Problem to work on> Repeat the entries exactly, keeping every line as it is.

Task data>
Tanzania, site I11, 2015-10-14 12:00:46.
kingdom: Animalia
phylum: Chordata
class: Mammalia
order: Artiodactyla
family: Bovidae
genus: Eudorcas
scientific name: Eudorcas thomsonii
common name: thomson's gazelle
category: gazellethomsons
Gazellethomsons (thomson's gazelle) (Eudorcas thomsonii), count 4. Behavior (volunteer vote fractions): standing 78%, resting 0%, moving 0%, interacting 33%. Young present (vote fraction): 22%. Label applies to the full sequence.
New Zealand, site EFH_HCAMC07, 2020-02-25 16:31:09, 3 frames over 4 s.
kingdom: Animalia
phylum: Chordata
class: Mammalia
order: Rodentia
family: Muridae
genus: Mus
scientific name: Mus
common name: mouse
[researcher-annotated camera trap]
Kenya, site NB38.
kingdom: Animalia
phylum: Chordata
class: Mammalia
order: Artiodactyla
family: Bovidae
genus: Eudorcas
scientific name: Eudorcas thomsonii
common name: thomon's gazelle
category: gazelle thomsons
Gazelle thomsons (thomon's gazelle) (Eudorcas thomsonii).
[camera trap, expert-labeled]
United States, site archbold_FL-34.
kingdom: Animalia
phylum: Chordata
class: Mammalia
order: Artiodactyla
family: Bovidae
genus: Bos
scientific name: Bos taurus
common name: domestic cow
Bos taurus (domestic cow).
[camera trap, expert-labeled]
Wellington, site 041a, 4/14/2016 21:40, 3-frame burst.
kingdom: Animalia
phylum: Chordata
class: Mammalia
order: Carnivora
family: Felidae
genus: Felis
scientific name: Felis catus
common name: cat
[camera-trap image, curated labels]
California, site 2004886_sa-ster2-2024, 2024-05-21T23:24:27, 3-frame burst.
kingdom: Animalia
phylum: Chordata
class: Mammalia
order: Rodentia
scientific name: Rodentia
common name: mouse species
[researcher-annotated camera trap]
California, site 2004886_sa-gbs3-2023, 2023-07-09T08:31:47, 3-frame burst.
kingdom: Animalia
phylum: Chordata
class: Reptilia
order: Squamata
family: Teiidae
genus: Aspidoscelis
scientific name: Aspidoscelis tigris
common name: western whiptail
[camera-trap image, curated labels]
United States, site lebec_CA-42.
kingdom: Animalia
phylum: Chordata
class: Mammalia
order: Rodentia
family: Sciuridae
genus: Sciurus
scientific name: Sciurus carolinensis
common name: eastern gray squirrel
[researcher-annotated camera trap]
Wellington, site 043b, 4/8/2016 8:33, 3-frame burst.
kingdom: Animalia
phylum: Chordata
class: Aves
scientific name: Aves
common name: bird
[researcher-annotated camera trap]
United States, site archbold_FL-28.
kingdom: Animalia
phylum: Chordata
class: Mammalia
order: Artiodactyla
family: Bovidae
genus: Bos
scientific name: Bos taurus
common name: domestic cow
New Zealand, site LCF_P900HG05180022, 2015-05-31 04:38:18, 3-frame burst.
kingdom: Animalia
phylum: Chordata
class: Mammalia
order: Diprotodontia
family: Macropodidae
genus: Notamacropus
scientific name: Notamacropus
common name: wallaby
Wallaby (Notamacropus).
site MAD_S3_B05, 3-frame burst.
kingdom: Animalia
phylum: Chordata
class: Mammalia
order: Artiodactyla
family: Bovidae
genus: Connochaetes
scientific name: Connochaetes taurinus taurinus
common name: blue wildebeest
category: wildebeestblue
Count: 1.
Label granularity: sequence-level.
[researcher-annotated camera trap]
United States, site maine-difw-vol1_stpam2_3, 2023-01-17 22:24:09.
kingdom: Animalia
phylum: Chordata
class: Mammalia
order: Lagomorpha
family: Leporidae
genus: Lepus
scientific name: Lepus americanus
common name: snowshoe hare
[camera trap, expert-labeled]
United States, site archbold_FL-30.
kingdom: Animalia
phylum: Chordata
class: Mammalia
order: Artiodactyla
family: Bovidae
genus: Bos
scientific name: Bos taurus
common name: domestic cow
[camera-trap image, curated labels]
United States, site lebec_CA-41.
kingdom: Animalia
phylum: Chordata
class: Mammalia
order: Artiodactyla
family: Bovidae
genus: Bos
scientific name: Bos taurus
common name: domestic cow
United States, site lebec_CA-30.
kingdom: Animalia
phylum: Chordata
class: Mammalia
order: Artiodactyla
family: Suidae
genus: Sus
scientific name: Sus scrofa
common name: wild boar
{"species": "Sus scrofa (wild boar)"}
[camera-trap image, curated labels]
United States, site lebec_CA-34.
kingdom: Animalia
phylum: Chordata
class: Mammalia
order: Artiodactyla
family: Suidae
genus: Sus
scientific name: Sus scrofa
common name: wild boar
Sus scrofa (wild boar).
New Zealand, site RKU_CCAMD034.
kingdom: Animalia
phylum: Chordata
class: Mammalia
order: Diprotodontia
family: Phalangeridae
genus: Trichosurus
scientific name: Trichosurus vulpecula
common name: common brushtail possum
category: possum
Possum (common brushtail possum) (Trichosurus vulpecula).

Solution below>
Tanzania, site I11, 2015-10-14 12:00:46.
kingdom: Animalia
phylum: Chordata
class: Mammalia
order: Artiodactyla
family: Bovidae
genus: Eudorcas
scientific name: Eudorcas thomsonii
common name: thomson's gazelle
category: gazellethomsons
Gazellethomsons (thomson's gazelle) (Eudorcas thomsonii), count 4. Behavior (volunteer vote fractions): standing 78%, resting 0%, moving 0%, interacting 33%. Young present (vote fraction): 22%. Label applies to the full sequence.
New Zealand, site EFH_HCAMC07, 2020-02-25 16:31:09, 3 frames over 4 s.
kingdom: Animalia
phylum: Chordata
class: Mammalia
order: Rodentia
family: Muridae
genus: Mus
scientific name: Mus
common name: mouse
[researcher-annotated camera trap]
Kenya, site NB38.
kingdom: Animalia
phylum: Chordata
class: Mammalia
order: Artiodactyla
family: Bovidae
genus: Eudorcas
scientific name: Eudorcas thomsonii
common name: thomon's gazelle
category: gazelle thomsons
Gazelle thomsons (thomon's gazelle) (Eudorcas thomsonii).
[camera trap, expert-labeled]
United States, site archbold_FL-34.
kingdom: Animalia
phylum: Chordata
class: Mammalia
order: Artiodactyla
family: Bovidae
genus: Bos
scientific name: Bos taurus
common name: domestic cow
Bos taurus (domestic cow).
[camera trap, expert-labeled]
Wellington, site 041a, 4/14/2016 21:40, 3-frame burst.
kingdom: Animalia
phylum: Chordata
class: Mammalia
order: Carnivora
family: Felidae
genus: Felis
scientific name: Felis catus
common name: cat
[camera-trap image, curated labels]
California, site 2004886_sa-ster2-2024, 2024-05-21T23:24:27, 3-frame burst.
kingdom: Animalia
phylum: Chordata
class: Mammalia
order: Rodentia
scientific name: Rodentia
common name: mouse species
[researcher-annotated camera trap]
California, site 2004886_sa-gbs3-2023, 2023-07-09T08:31:47, 3-frame burst.
kingdom: Animalia
phylum: Chordata
class: Reptilia
order: Squamata
family: Teiidae
genus: Aspidoscelis
scientific name: Aspidoscelis tigris
common name: western whiptail
[camera-trap image, curated labels]
United States, site lebec_CA-42.
kingdom: Animalia
phylum: Chordata
class: Mammalia
order: Rodentia
family: Sciuridae
genus: Sciurus
scientific name: Sciurus carolinensis
common name: eastern gray squirrel
[researcher-annotated camera trap]
Wellington, site 043b, 4/8/2016 8:33, 3-frame burst.
kingdom: Animalia
phylum: Chordata
class: Aves
scientific name: Aves
common name: bird
[researcher-annotated camera trap]
United States, site archbold_FL-28.
kingdom: Animalia
phylum: Chordata
class: Mammalia
order: Artiodactyla
family: Bovidae
genus: Bos
scientific name: Bos taurus
common name: domestic cow
New Zealand, site LCF_P900HG05180022, 2015-05-31 04:38:18, 3-frame burst.
kingdom: Animalia
phylum: Chordata
class: Mammalia
order: Diprotodontia
family: Macropodidae
genus: Notamacropus
scientific name: Notamacropus
common name: wallaby
Wallaby (Notamacropus).
site MAD_S3_B05, 3-frame burst.
kingdom: Animalia
phylum: Chordata
class: Mammalia
order: Artiodactyla
family: Bovidae
genus: Connochaetes
scientific name: Connochaetes taurinus taurinus
common name: blue wildebeest
category: wildebeestblue
Count: 1.
Label granularity: sequence-level.
[researcher-annotated camera trap]
United States, site maine-difw-vol1_stpam2_3, 2023-01-17 22:24:09.
kingdom: Animalia
phylum: Chordata
class: Mammalia
order: Lagomorpha
family: Leporidae
genus: Lepus
scientific name: Lepus americanus
common name: snowshoe hare
[camera trap, expert-labeled]
United States, site archbold_FL-30.
kingdom: Animalia
phylum: Chordata
class: Mammalia
order: Artiodactyla
family: Bovidae
genus: Bos
scientific name: Bos taurus
common name: domestic cow
[camera-trap image, curated labels]
United States, site lebec_CA-41.
kingdom: Animalia
phylum: Chordata
class: Mammalia
order: Artiodactyla
family: Bovidae
genus: Bos
scientific name: Bos taurus
common name: domestic cow
United States, site lebec_CA-30.
kingdom: Animalia
phylum: Chordata
class: Mammalia
order: Artiodactyla
family: Suidae
genus: Sus
scientific name: Sus scrofa
common name: wild boar
{"species": "Sus scrofa (wild boar)"}
[camera-trap image, curated labels]
United States, site lebec_CA-34.
kingdom: Animalia
phylum: Chordata
class: Mammalia
order: Artiodactyla
family: Suidae
genus: Sus
scientific name: Sus scrofa
common name: wild boar
Sus scrofa (wild boar).
New Zealand, site RKU_CCAMD034.
kingdom: Animalia
phylum: Chordata
class: Mammalia
order: Diprotodontia
family: Phalangeridae
genus: Trichosurus
scientific name: Trichosurus vulpecula
common name: common brushtail possum
category: possum
Possum (common brushtail possum) (Trichosurus vulpecula).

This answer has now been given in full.